* [PROVIDED MATERIAL]
= = =
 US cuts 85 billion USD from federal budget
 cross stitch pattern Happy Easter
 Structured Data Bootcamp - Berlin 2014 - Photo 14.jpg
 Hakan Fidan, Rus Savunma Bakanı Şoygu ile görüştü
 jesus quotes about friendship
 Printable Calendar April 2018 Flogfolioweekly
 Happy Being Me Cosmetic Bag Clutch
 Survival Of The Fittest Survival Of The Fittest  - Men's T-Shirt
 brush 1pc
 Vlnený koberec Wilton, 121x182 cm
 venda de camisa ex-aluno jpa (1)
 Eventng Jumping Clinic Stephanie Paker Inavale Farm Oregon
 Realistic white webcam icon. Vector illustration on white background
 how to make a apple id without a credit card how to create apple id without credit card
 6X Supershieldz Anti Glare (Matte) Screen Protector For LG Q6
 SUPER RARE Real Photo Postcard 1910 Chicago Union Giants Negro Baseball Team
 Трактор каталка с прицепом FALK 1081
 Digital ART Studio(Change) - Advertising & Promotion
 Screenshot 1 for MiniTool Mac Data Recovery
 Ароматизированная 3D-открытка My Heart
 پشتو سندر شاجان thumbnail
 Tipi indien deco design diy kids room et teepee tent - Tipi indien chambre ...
= = =
* [ABOUT THIS EXERCISE] Going through the entries above line by line, work out how many lines include the word "Photo". Only the number is required.

* [OUTPUT] 2